Using the information:
[1] According to the essay about wanting children, what was the real reason behind the writer's earlier belief?
[2] Pick up the essay about wanting children right after its final line, "For us."

Document text:
----
I used to think I didn't want children. I remember late night conversations, over margaritas and a smoke, outlining my convictions. There is too much suffering in the world already, how selfish is it to bring yet another child, and even if you do want children - the only moral thing to do is adopt etc. etc.
But I'm older now. I know myself better. I know that really, it was the pain. I just couldn't imagine choosing to put myself through the pain of childbirth. Or in the words of Greg's mom, "I don't care what they say, a smart woman never forgets that sort of pain".
But, like I said, I'm older. Maybe wiser, maybe more emotional, maybe just more emotionally aware, but in recent years I've come to realize that I do in fact want to be a mother. Not that those reasons were not legitimate, or that I don't still agree with them. I guess the instinct for continuance just kicked in.
Mrs. Purple is a couple of years older than me. Her old high school friends almost all have children already. The obligatory visit after a baby is born is always so draining for me. It's not that I am not happy for them, or that I don't enjoy seeing the newborn, holding it and talking to it. Exactly the opposite - I do. But I want it too. I'm happy for them, but I want that happiness for me. For us.
----
Dataset extract:
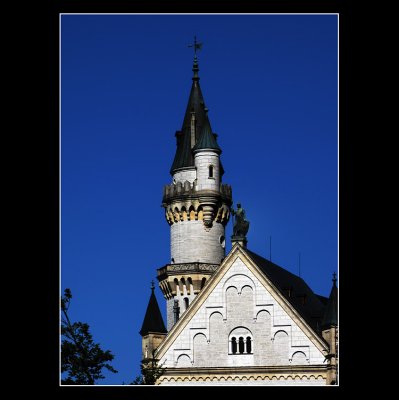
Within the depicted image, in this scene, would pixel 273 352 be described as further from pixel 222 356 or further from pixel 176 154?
pixel 176 154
----
Per-task outputs:
[1] The pain of childbirth.

[2]
I think my brother would be a fabulous uncle. I can't wait to send my mom a list of my favourite children's books. I am in awe at the thought of creating this...this human...with Mrs., and of being a mother with her. And therein lies the crux of it all.
See, nature played a little trick on us. It gave us each other, but at the same time robbed us of the right to do this amazing thing exclusively together. I will never be able to look at my child and see us both reflected in the same little person.
No, I have to search for my True Love's duplicate. So ok, there must be some generous blue eyed blond out there, but does he have that little crook in his smile like she does? Is he smart enough? Could he possibly have her soft skin? And how much of the personality is nature and how much nurture? Will our child have her sense of aesthetics just from being around her, or is that an inherited trait?
A close friend of mine told me she has stopped taking the pill. She and her man are trying for a baby. I know that baby will be amazingly smart, and I know it'll be cute. I know I will love it as if it was my own nephew. And still, I can't help mourn the fact that I can't do the same. Imagine, all it takes is just to stop taking the pill. That's it. Without looking for donors, without involving any clinics, without having to explain yourself and validate your life's choices to doctors and other strangers. I'm not even talking about facing society afterwords as two mom family, just about the act of conception alone.
Another friend had an abortion sometime last month. There's that clown Nature again. The condom broke, the morning after pill didn't work and in the end abortion was inevitable. I never told her, but I cried when she told me about it. Never told her because she had every right and reason to chose to do it, but cried because this 'accident' is denied from my wife and me.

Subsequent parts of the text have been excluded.